Several gene families that function in regulation of information storage and processing, metabolism and cellular processes and signaling are seen to be expanded in specific lineages.
Two-component regulatory systems control many aspects of physiology, including transcription, and some of these two component transcriptional regulatory systems are expanded in V. cholerae, A. fischeri, and V. parahaemolyticus. They are thought to regulate diverse responses involving, for example, nitrogen acquisition and assimilation, aerobic respiration, adaptation to pH and osmolarity changes, virulence related to secretion systems, toxin production, and adherence factors. Several histone acetyltransferases (HATs) have been expanded in V. cholerae. Like the toxin-antitoxin system genes discussed above, these genes are found within the integron located on chromosome 2. The histone acyltransferases form an ancient family that has a role in organizing the chromosomes in Eukaryotes. In bacteria they may play a regulatory role, analogous to the integration host factor, which is thought to change chromosomal architectures in order to facilitate regulation of transcription of, for example, key virulence proteins in V. cholerae .
(2) Cell cycle control and cell division
Interestingly, two copies of the lux B gene encoding the luciferase beta chain are present in A. fischeri . This enzyme, with its alpha subunit, catalyzes the reaction for luminescence. It is under positive regulation by the quorum sensing mechanism that coordinates the communication of bacteria and maintains the proper cell density within a limited growth space: luminescence may not be a trait that confers an advantage to the host when the density of bacteria is too low, as the light can be too weak and its generation simply a waste of energy for the bacteria.

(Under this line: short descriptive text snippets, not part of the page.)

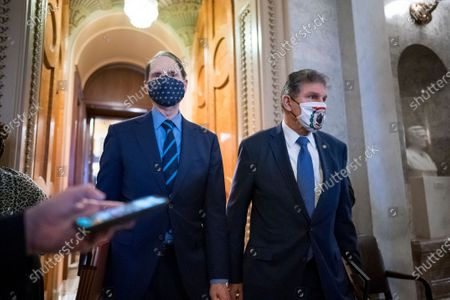 Stock Picture of Sen. Ron Wyden, D-Ore., left, and Sen. Joe Manchin, D-W.Va., leave the chamber after taking an oath and voting on how to proceed on the impeachment against former President Donald Trump, at the Capitol in Washington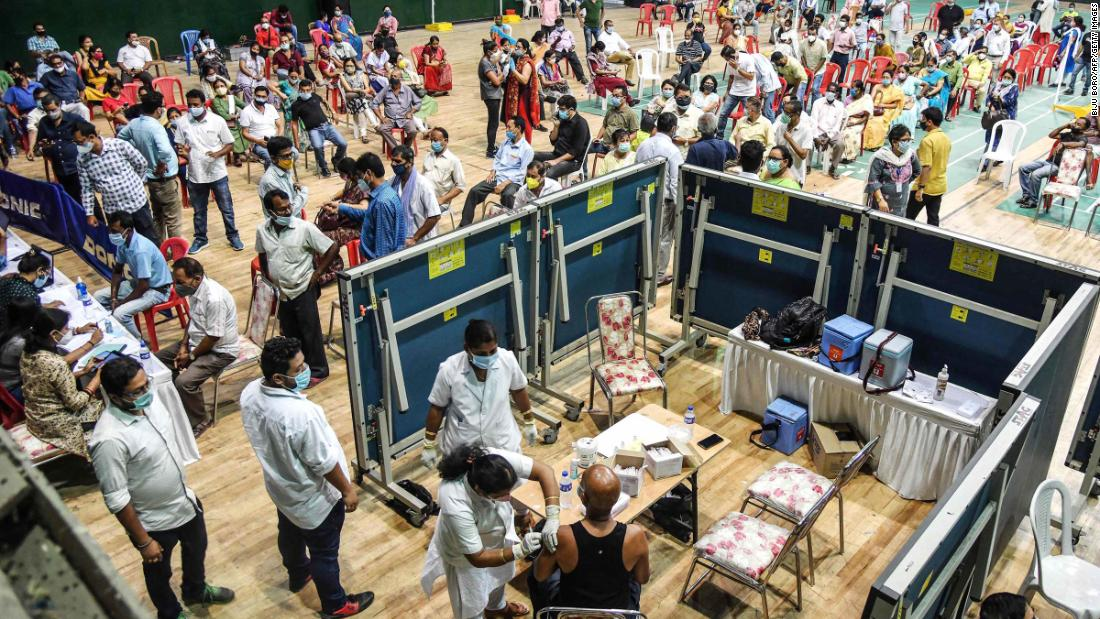 People line up for vaccines at an indoor stadium in Guwahati on April 22.
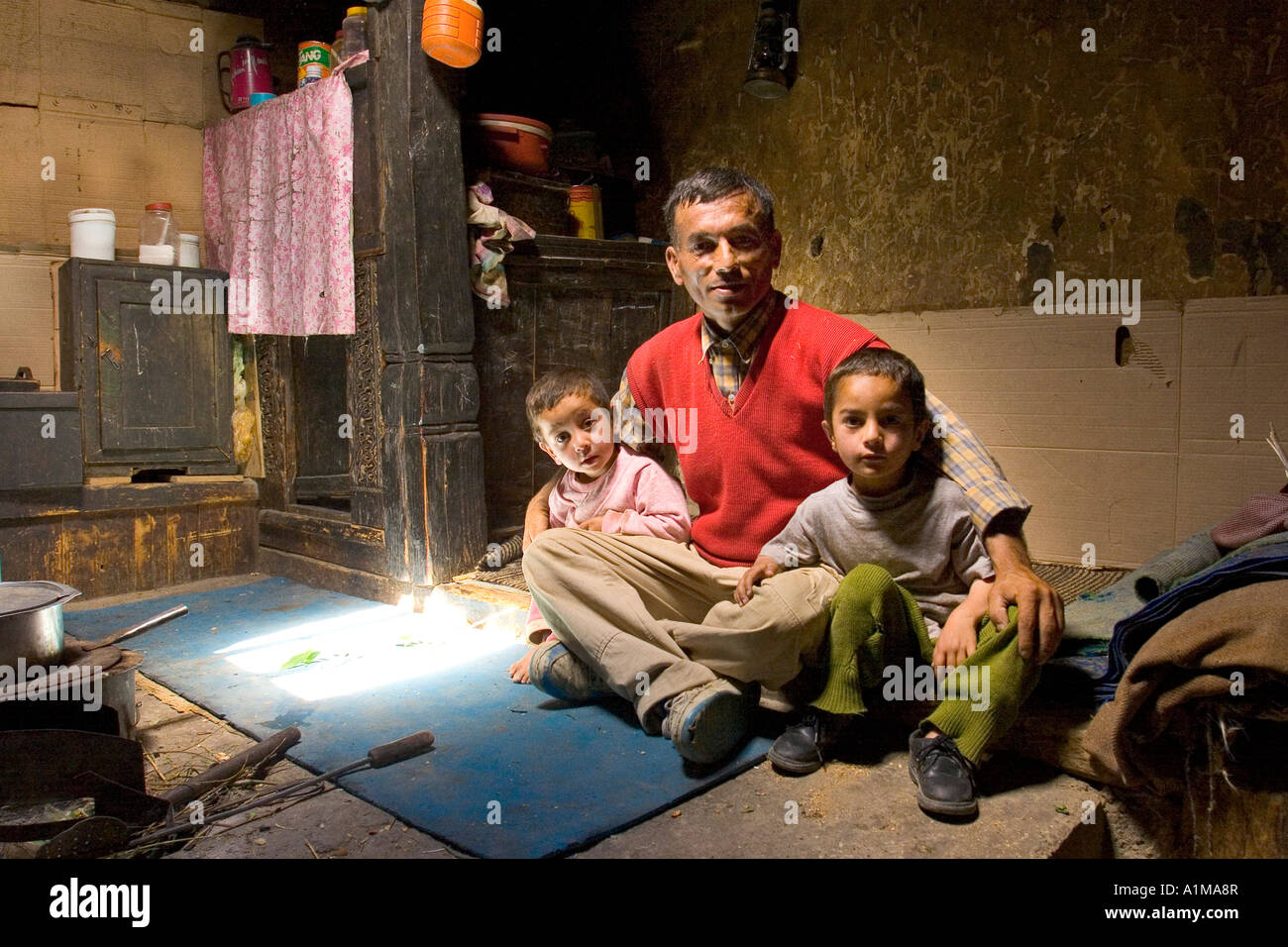 Father with his children, Karimabad, Pakistan - Stock Image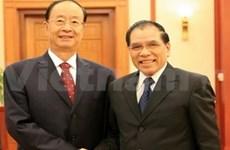 Nong Duc Manh reçoit une délégation du PCC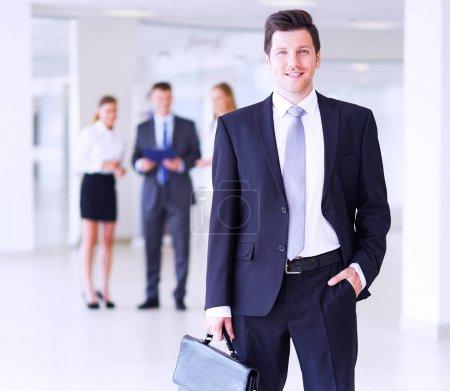 Foto de Retrato de joven empresario en oficina con colegas en el fondo - Imagen libre de derechos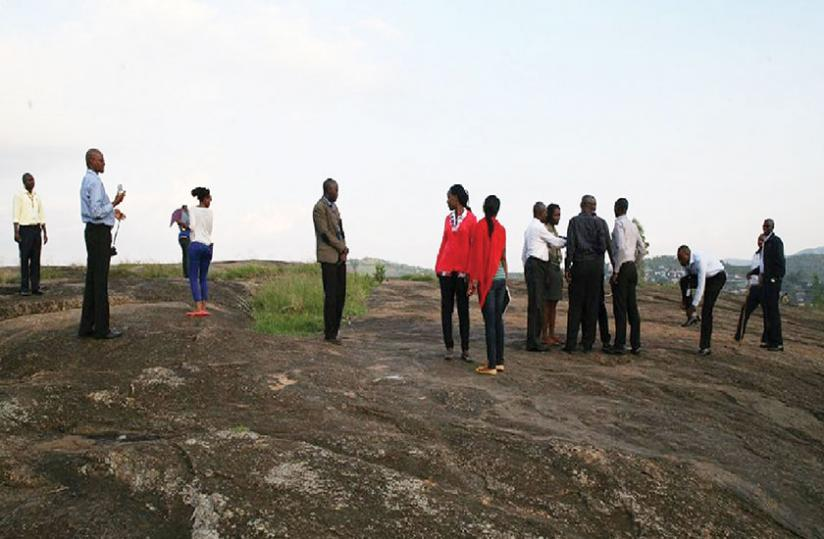 Members of Institute of National Museums of Rwanda on a study tour at the site. (David Nkusi)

Duplicate copies of genes homologous to toxin-antitoxin stbDE genes  have been identified in V. cholerae N16961 (with locus IDs VCA0489-0488 and VCA0478-0477 on chromosome 2) and V. vulnificus CMCP6 (with locus IDs NT01VV2333-2332 and NT01VV2358-2357 on chromosome 1). Typically, these pairs of genes have the potential to form a partnership in a toxin-antitoxin (TA) stability system. The toxic activity of one protein is normally repressed by its partner antitoxin. Bacteria have developed TA systems to promote their segregational stability. TA systems have been found located on plasmids or chromosomes in pathogenic bacteria, which suggests that these genes may function in virulence. In the case of plasmid genes, they may contribute to the segregational stability of a virulence plasmid. If a plasmid that carries the TA system is lost, the antitoxin decays more rapidly than the toxin, which is then free to act on its cellular targets. This results in the programmed cell death or stasis of the plasmid-free bacteria. In the case of chromosomal genes, it is possible that this system plays a role in the maintenance of the two chromosome genome characteristic of the Vibrionaceae. In natural environments Vibrios can exist as multicellular colonies or biofilms displaying coordinated cellular processes and it has been postulated that some cells in this situation will lose one of the chromosomes, becoming non-viable drone cells that can contribute to resource harvesting, but not to resource consumption . The chromosomal TA systems thus tune the physiology of the bacterial cells in response to external environments, and by inducing either reversible bacteriostasis or apoptosis  can contribute to the overall health of the community.
(3) Signal transduction
Another role of two-component regulatory systems is in signal transduction. Such systems are composed of histidine sensory protein kinases (HPKs) and response regulators (RRs), and constitute key players in the mechanism by which bacteria sense and respond to changes in their environment. We have found three copies of a hypothetical sensory box sensor histidine kinase in V. cholerae N16961 (with locus IDs VC1084, VC1085 and VCA0719). It is likely they are involved in the signal transduction into cells; however, without identifying the response regulator partners in the two-component system, it would be difficult to determine the function of these histidine kinases.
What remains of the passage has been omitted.